··· DATA TO PROCESS

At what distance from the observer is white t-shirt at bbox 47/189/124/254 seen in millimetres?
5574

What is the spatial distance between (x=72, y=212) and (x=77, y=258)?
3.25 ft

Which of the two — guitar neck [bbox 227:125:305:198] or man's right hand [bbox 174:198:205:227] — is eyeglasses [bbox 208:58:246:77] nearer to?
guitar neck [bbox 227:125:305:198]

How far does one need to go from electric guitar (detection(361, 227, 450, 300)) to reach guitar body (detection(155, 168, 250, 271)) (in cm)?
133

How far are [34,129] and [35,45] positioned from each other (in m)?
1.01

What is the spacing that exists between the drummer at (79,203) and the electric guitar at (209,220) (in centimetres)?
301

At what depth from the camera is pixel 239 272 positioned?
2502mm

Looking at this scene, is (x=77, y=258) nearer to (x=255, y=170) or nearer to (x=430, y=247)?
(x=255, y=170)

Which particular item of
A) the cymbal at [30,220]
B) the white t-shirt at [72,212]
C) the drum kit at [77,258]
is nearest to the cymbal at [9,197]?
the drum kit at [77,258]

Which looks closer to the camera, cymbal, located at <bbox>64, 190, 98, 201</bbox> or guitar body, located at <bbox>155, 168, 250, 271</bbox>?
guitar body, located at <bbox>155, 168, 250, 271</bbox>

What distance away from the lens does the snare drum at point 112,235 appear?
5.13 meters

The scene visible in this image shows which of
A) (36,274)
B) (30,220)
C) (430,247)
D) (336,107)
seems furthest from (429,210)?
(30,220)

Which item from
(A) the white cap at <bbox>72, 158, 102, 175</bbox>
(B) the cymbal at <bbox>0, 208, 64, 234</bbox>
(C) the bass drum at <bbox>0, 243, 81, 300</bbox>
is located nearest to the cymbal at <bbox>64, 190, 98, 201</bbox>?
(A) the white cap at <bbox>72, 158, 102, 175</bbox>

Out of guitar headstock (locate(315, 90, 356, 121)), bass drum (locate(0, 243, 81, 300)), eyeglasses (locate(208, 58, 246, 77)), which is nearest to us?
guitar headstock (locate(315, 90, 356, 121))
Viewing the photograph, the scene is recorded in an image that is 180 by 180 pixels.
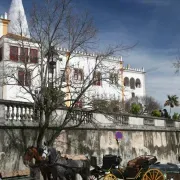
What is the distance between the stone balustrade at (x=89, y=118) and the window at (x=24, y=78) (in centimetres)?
89

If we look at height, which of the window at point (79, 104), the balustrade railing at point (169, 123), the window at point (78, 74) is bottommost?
the balustrade railing at point (169, 123)

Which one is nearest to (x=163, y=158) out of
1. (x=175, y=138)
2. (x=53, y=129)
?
(x=175, y=138)

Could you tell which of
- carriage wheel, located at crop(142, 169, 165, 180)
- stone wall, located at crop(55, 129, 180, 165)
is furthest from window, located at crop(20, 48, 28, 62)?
carriage wheel, located at crop(142, 169, 165, 180)

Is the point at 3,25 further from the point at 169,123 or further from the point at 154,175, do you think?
the point at 154,175

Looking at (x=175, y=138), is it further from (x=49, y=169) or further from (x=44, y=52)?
(x=49, y=169)

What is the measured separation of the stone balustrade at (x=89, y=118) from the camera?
13.8 m

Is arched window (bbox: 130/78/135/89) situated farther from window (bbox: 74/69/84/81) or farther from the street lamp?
the street lamp

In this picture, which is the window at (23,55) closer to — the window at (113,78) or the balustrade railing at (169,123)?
the window at (113,78)

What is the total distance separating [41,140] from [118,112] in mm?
7354

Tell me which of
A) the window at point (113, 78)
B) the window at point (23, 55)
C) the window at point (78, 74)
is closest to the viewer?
the window at point (23, 55)

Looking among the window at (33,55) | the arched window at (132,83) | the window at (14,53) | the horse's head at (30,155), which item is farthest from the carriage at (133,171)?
the arched window at (132,83)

······

EXERCISE OBJECTIVE =>
Reproduce all the records above, replacing "drummer" with "percussionist" and keeping everything else the same. Omit the pictures from your answer.

COMPLETED TASK =>
At what distance from the observer is white t-shirt at bbox 47/189/124/254 seen in millimetres?
5574

What is the spatial distance between (x=72, y=212) and (x=77, y=258)?
3.25 ft

Which of the two — guitar neck [bbox 227:125:305:198] or man's right hand [bbox 174:198:205:227] — is eyeglasses [bbox 208:58:246:77] nearer to?
guitar neck [bbox 227:125:305:198]

How far does one need to go from electric guitar (detection(361, 227, 450, 300)) to reach guitar body (detection(155, 168, 250, 271)) (in cm)?
133

How far are [34,129] and [35,45] positioned from each other (in m)?
1.01

What is the spacing that exists between the percussionist at (79,203) and the electric guitar at (209,220) (in centimetres)?
301

At what depth from the camera is pixel 239 272 positioned?
2502mm

Looking at this scene, is (x=77, y=258) nearer to (x=255, y=170) or nearer to (x=430, y=247)?
(x=255, y=170)

Which particular item of
A) the cymbal at [30,220]
B) the white t-shirt at [72,212]
C) the drum kit at [77,258]
is nearest to the cymbal at [9,197]?
the drum kit at [77,258]

Which looks closer to the camera, cymbal, located at <bbox>64, 190, 98, 201</bbox> or guitar body, located at <bbox>155, 168, 250, 271</bbox>?
guitar body, located at <bbox>155, 168, 250, 271</bbox>

What distance away from the lens does the snare drum at point 112,235 appear?
5.13 meters

The scene visible in this image shows which of
A) (36,274)
B) (30,220)
C) (430,247)
D) (336,107)
seems furthest from (429,210)?
(30,220)

Which item from
(A) the white cap at <bbox>72, 158, 102, 175</bbox>
(B) the cymbal at <bbox>0, 208, 64, 234</bbox>
(C) the bass drum at <bbox>0, 243, 81, 300</bbox>
is located nearest to the cymbal at <bbox>64, 190, 98, 201</bbox>?
(A) the white cap at <bbox>72, 158, 102, 175</bbox>

Out of guitar headstock (locate(315, 90, 356, 121)), bass drum (locate(0, 243, 81, 300)), eyeglasses (locate(208, 58, 246, 77)), which is nearest to us?
guitar headstock (locate(315, 90, 356, 121))
Viewing the photograph, the scene is recorded in an image that is 180 by 180 pixels.
What is the distance between the stone balustrade at (x=89, y=118) and the window at (x=24, y=78) (in centimetres)?
89

If we look at height, which of the window at point (79, 104), the balustrade railing at point (169, 123), the window at point (78, 74) is bottommost?
the balustrade railing at point (169, 123)

Which one is nearest to (x=163, y=158) out of
1. (x=175, y=138)
2. (x=53, y=129)
?
(x=175, y=138)

Could you tell which of
- carriage wheel, located at crop(142, 169, 165, 180)
- stone wall, located at crop(55, 129, 180, 165)
is furthest from window, located at crop(20, 48, 28, 62)?
carriage wheel, located at crop(142, 169, 165, 180)

Is the point at 3,25 further from the point at 169,123 or further from the point at 154,175, do you think?
the point at 154,175

Looking at (x=175, y=138), is it further from (x=49, y=169) or further from (x=44, y=52)?
(x=49, y=169)

What is the measured separation of the stone balustrade at (x=89, y=118) from the camera?
13.8 m

Is arched window (bbox: 130/78/135/89) situated farther from window (bbox: 74/69/84/81) or farther from the street lamp?
the street lamp

In this picture, which is the window at (23,55) closer to — the window at (113,78) or the balustrade railing at (169,123)?
the window at (113,78)

What is the total distance separating [41,140] from [118,112] in mm?
7354

Tell me which of
A) the window at point (113, 78)
B) the window at point (23, 55)
C) the window at point (78, 74)
is closest to the viewer?
the window at point (23, 55)

Looking among the window at (33,55) | the arched window at (132,83) | the window at (14,53) | the horse's head at (30,155), which item is farthest from the carriage at (133,171)?
the arched window at (132,83)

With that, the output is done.